A goal in scoring is consistency in scores that are assigned to the same responses by different raters within the same year or by different raters across different assessment years. Statistical flags are used to identify items for which scoring is not consistent. A system allowing for t statistics to be calculated to compare the scores for each of the item responses that has been rescored at different points in the scoring process has been implemented.

To calculate a t statistic, the scoring supervisor executes a command in the report window. The scoring supervisor is then prompted for the item, the application (or purpose for which the t statistic is being performed), and the scoring group to which the item is assigned. The system then displays the results, which are printable. The test results are based only on responses for which there are two scores and for which both scores are on task. The display shows number of scores compared, number of scores with exact agreement, percent of scores with exact agreement, mean of the scores assigned during the scoring process for previous assessment years, mean of the currently assigned scores, the mean difference, variance of the mean difference, standard error of the mean difference, and the estimate of the t-statistic. The formulas used are as follows:

  • Dbar = Mean Score 2 - Mean Score 1, where

    Dbar is the mean difference,
    Mean Score 1 is the mean of all scores assigned by the first rater, and
    Mean Score 2 is the mean of all scores assigned by the second rater.

  • DiffDbarsq = ((Score 2 - Score 1) - Dbar)2, where

    DiffDbarsq is calculated for each score comparison.

  • VarDbar = (sum(DiffDbarsq))/(N-1), where

    VarDbar is the variance of the mean difference.

  • SEDbar = SQRT (VarDbar/N), where

    SEDbar is the standard error of the mean difference, and
    N is the number of responses with two scores assigned by two different raters.

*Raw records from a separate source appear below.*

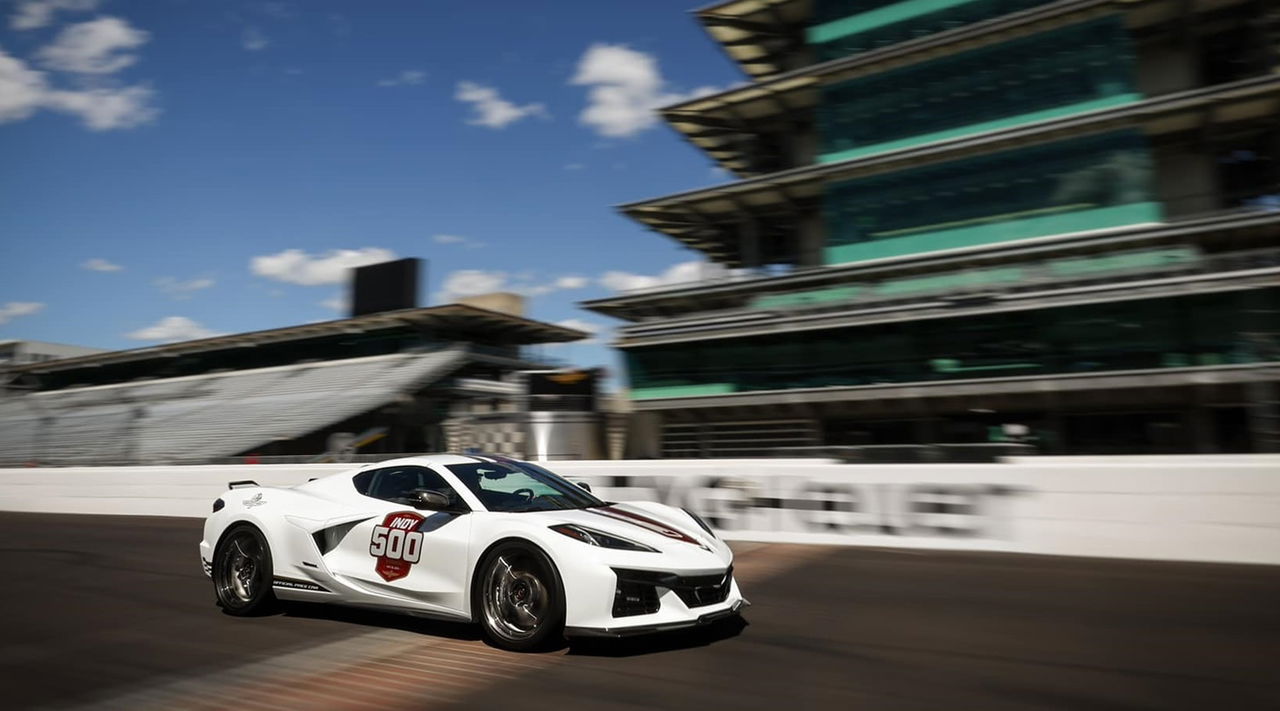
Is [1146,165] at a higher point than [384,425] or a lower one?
higher

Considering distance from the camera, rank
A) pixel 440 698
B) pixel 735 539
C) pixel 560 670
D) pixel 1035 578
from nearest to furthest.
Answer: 1. pixel 440 698
2. pixel 560 670
3. pixel 1035 578
4. pixel 735 539

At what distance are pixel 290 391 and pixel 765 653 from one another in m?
40.6

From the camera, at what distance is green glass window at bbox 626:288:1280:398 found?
21750 mm

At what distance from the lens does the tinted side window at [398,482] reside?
617 centimetres

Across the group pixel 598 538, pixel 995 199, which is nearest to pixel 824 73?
pixel 995 199

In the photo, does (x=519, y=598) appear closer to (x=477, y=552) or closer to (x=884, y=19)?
(x=477, y=552)

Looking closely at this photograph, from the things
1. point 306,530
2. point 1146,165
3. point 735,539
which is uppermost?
point 1146,165

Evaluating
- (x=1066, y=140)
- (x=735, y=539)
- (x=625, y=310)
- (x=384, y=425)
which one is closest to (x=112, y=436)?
(x=384, y=425)

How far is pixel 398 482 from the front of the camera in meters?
6.35

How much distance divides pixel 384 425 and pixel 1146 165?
2924cm

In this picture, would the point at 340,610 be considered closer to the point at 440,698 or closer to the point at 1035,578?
the point at 440,698

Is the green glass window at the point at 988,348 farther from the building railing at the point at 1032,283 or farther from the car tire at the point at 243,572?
the car tire at the point at 243,572

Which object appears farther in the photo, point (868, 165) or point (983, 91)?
point (868, 165)

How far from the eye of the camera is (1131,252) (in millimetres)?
23031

  • Percent Exact Agreement = number of responses with identical scores/total number of double scored responses being compared, where

    Exact Agreement is a response with identical scores assigned by two different raters.

  • T = Dbar/SEDbar

For purposes of calculations, the possible scores for a response to an item are ordered categories beginning with 0 and ending with the number of categories for the item responses minus one.

The estimate of a t statistic is acceptable if it is within the range from -1.5 to 1.5. The range of + or - 1.5 was selected because only one criterion was required for all items, regardless of the number of responses with scores being compared. As the number of responses with scores being compared gets large, 1.5 as the criterion means that about 15 percent of the differences were judged not acceptable according to the test when they should have been acceptable. If the estimate of the t statistic was outside that range, raters were asked to stop scoring so the situation could be assessed by the trainer and scoring supervisor. Scoring resumed only after trainer and scoring supervisor had determined a plan of action that would rectify the differences in scores. Usually, different responses to the item were discussed with the raters or raters were retrained prior to the continuation of scoring.